Applying law of total probability to conditional probability

Question

I was solving problems based on Bayes theorem from the book "A First Course in Probability by Sheldon Ross". The problem reads as follows:

An insurance company believes that there are two types of people: accident prone and not accident prone. Company statistics states that accident prone person have an accident in any given year with probability $0.4$, whereas the probability is $0.2$ for not-accident prone person. If we assume $30\%$ of population is accident prone, what is the conditional probability that a new policyholder will have an accident in his or her second year of policy ownership, given that the policyholder has had an accident in the first year?

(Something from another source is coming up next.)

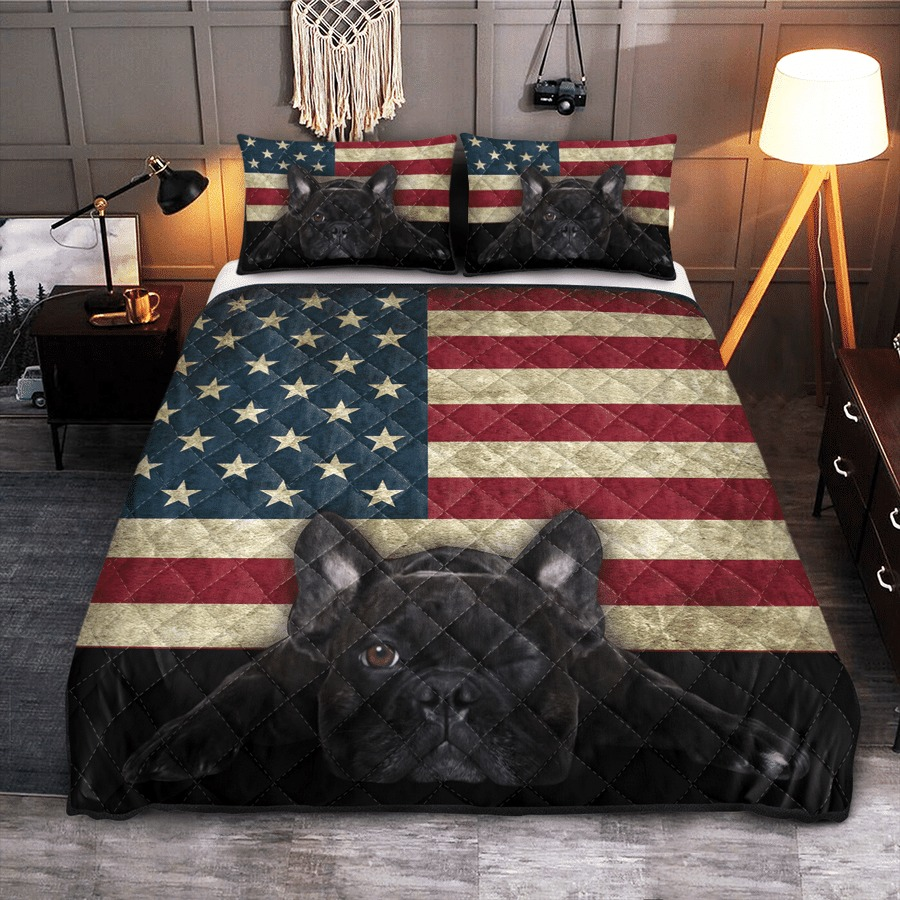 French Bulldog American Flag bedding set2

The solution given is as follows:

Book Solution
$$ \begin{align} P(A)=0.3 & & (given)\\ \therefore P(A^c)=1-P(A)=0.7 & & \\ P(A_1|A)=P(A_2|AA_1)=0.4 & &(given)\\ P(A_1|A^c)=P(A_2|A^cA_1)=0.2 & & (given) \end{align} $$ $$ P(A_1)=P(A_1|A)P(A)+P(A_1|A^c)P(A^c) =(.4)(.3)+(.2)(.7)=.26 \\ P(A|A_1)=\frac{(.4)(.3)}{.26}=\frac{6}{13} \\ P(A^c|A_1)=1-P(A|A_1)=\frac{7}{13} $$ $$ \begin{align} P(A_2|A_1)& =P(A_2|AA_1)P(A|A_1)+P(A_2|A^cA_1)P(A^c|A_1) &&...(I)\\ &=(.4)\frac{6}{13}+(.2)\frac{7}{13}\approx .29\\ \end{align} $$

I dont understand the statement $(I)$.

My Solution
Shouldnt it be like this: $$P(A_2|A_1)=P(A_2|AA_1)P(AA_1)+P(A_2|A^cA_1)P(A^cA_1)$$ Continuing further:
$$ \begin{align} P(A_2|A_1)&=P(A_2|AA_1)P(A_1|A)P(A)+P(A_2|A^cA_1)P(A_1|A^c)P(A^c)\\ &=(.4)(.4)(.3)+(.2)(.2)(.7)=0.076 \end{align} $$

Am I wrong? If yes, where did I go wrong?

Added Later

After going through comments and thinking more, it seems that I am struggling to apply law of total probability (and my above solution is very well wrong). The basic form of law of total probability, which I came across till now, is as follows: $$P(A)=P(A|\color{red}{B})P(\color{red}{B})+P(A|\color{magenta}{B^c})P(\color{magenta}{B^c})$$ I am first time facing application of this law for conditional probability, as done book solution: $$P(A_2|A_1)=P(A_2|AA_1)P(A|A_1)+P(A_2|A^cA_1)P(A_c|A_1)$$ as it involves three events ($A,A_1,A_2$). Book did not explained this. Though in current problem, it looks "somewhat" intuitive,

can someone generalize it, so as to make my understanding more clear? Say for $n$ events?
Also, in $P(A_2|A_1)=P(A_2|\color{red}{AA_1})P(\color{red}{A|A_1})+P(A_2|\color{magenta}{A^cA_1})P(\color{magenta}{A^c|A_1})$, I feel red colored stuff should be same and pink colored stuff should be same, as in case of simple form law of total probability.
I felt it should be $P(A_2|\color{red}{(A_1|A)})P(\color{red}{A_1|A})+P(A_2|\color{magenta}{(A_1|A^c)})P(\color{magenta}{A_1|A^c})$. Am I absolutely stupid here?
For a moment I felt its related to:$P(E_1E_2E_2...E_n)=P(E_1)P(E_2|E_1)P(E_3|E_1E_2)...P(E_n|E_1...E_{n-1})$. Is it so?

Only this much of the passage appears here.